Now we'll add up all the values:

\begin{equation*} 34.44 + 16.64 + 0.24 + 3.04 + 73.44 = 127.8 \end{equation*}

And finally, we divide by \((n-1)s_x s_y\text{.}\)

\begin{equation*} cor(x,y) = \frac{127.8}{(5-1)*4.3244*7.5299} = 0.9811 \end{equation*}

This is the same value we got from R above, up to 3 decimal places (the difference comes because we rounded \(s_x\) and \(s_y\))

Subsection 6.7.3 Using Correlation

Ok, so we've defined this correlation, which tells us how one set of numbers is related to another. But why does it matter?

An old adage says that "correlation does not imply causation," meaning that just because two things are correlated doesn't mean that change to one causes the change in another. Two things could be correlated that are completely unrelated. For example, there is a strong correlation (0.9039) between the number of bee colonies in the US and the divorce rate in South Carolina:

Figure 6.7.1. The number of honey-producing bee colonies in the US correlates with the divorce rate in South Carolina[6.11.1.109]
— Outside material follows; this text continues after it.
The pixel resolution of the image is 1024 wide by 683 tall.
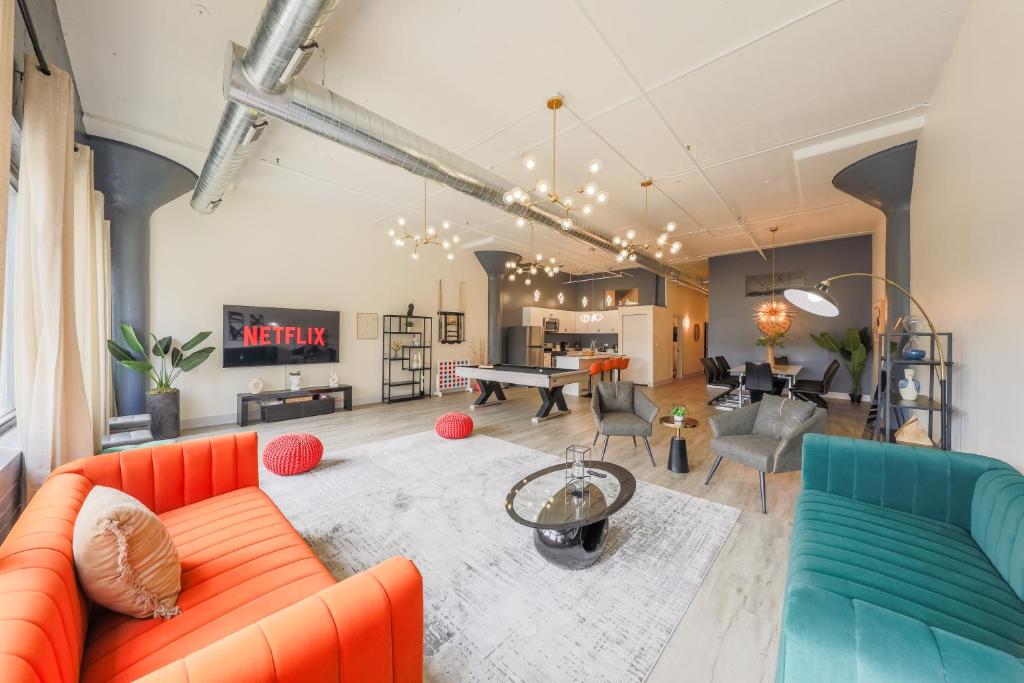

Does this mean that bees are breaking up marriages in South Carolina, or that new divorcees are running out to start beekeeping? Of course not (or at least, probably not). We don't have any other reason to believe that one of these variables is causing the other. But when there is some reason why we might believe that one thing is causing another, the correlation can give us evidence to support that theory.

Figure 6.7.2. Correlation does not imply causation. [6.11.1.110]

For example, because of the legacy of systemic racism and intentional exclusion of Black Americans from the financial system, we could theorize that there are fewer banks - and more payday lenders - in majority Black neighborhoods. We could use correlation to see if there is evidence for this theory - by looking at the racial makeup of a neighborhood and seeing if there is a correlation with the number of financial institutions. This doesn't prove that banks are intentionally avoiding Black neighborhoods (though other evidence may support that claim) - it just provides evidence to support that theory.